I love naps. For me, a couple of one hour naps often make me feel better than an 8-hour sleep through the night.

when I worked in an office, I had two pillows in the drawer that was designed for Pendaflex hanging files.

I push the idea of experimenting. I don’t believe that everyone should sleep from 11 to 7.

How to test your Generac emergency generator

This is the main panel on my Generac. It’s on Auto. That means it should come on if I lose power. Manual allows me to start it any time (and thus test it) — even if I have full commercial power.

Think of the Generac as a car engine. It needs an annual checkup. Oil change, battery check, spark plug replacement, etc.

There’s also a transfer switch that switches power from the Generac to your house and shuts off the Generac when commercial power is restored. You test the transfer switch by shutting off the main breaker coming into your house (the big one) and seeing what happens. Does your Generac come on? Then turn power back and watch if the Generac shuts down.

Everyone needs a Generac. It should be a full house machine — backing up your entire house.

Our Generac works off propane.
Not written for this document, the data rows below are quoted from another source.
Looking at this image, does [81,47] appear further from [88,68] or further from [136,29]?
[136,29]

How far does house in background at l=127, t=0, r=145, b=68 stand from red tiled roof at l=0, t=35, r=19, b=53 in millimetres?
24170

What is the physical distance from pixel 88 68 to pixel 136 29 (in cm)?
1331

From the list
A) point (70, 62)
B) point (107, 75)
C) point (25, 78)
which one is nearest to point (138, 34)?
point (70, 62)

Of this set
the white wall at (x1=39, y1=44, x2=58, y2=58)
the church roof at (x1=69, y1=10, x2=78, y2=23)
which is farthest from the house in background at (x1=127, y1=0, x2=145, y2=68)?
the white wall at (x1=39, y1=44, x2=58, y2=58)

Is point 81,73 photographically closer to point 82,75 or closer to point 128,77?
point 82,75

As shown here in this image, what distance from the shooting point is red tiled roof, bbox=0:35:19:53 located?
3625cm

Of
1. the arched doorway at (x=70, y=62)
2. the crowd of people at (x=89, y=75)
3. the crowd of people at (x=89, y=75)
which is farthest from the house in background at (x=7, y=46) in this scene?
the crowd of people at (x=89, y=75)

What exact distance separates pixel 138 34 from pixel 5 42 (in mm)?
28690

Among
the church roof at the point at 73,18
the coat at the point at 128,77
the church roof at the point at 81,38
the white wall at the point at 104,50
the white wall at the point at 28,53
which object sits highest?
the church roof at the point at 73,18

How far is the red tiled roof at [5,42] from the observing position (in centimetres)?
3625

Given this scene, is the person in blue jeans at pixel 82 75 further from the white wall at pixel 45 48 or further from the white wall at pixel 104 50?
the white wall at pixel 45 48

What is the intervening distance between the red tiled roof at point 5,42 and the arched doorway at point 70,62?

We have a big enough tank to run the Generac for days.

I love this picture and the history

From Wikipedia:
Pet Rock
 is a collectible toy made in 1975 by advertising executive Gary DahlThey were rocks packaged in custom cardboard boxes complete with ventilation holes and straw bedding imitating a pet carrier. The fad lasted about six months, ending after a short increase in sales during the Christmas season of 1975. Dahl sold over 1 million Pet Rocks for $4 each, and became a millionaire.

Too precious

A man and woman were married for many years.  Whenever there was a confrontation, the old man would shout, “When I die, I will dig my way up and out of the grave and come back to haunt you for the rest of your life!”

Neighbors feared him.  The old man liked the fact that he was feared.  One evening, he died.

After the burial, her neighbors, asked, “Aren’t you afraid that he may indeed be able to dig his way out of the grave and haunt you for the rest of your life?”

The wife said, “Let him dig.  I had him buried upside down…and I know he won’t ask for directions.”

The world

Florida Gov. Ron DeSantis just signed into law a bill that would ban abortions in the state after six weeks — before many people know they’re pregnant. In short a total ban on abortions in his state. t’s hard to figure his “logic,” if he has any.

Monte Carlo tennis semi-finals start Saturday morning at 7:30 AM EDT.

Please tell your hedgie and venture friends to buy AllBirds (BIRD). Everyone loves their shoes, but hates their financials which are awful. I own a bunch of the $1.25 shares as a spec. I’m actually up nearly 9%. Whoopee.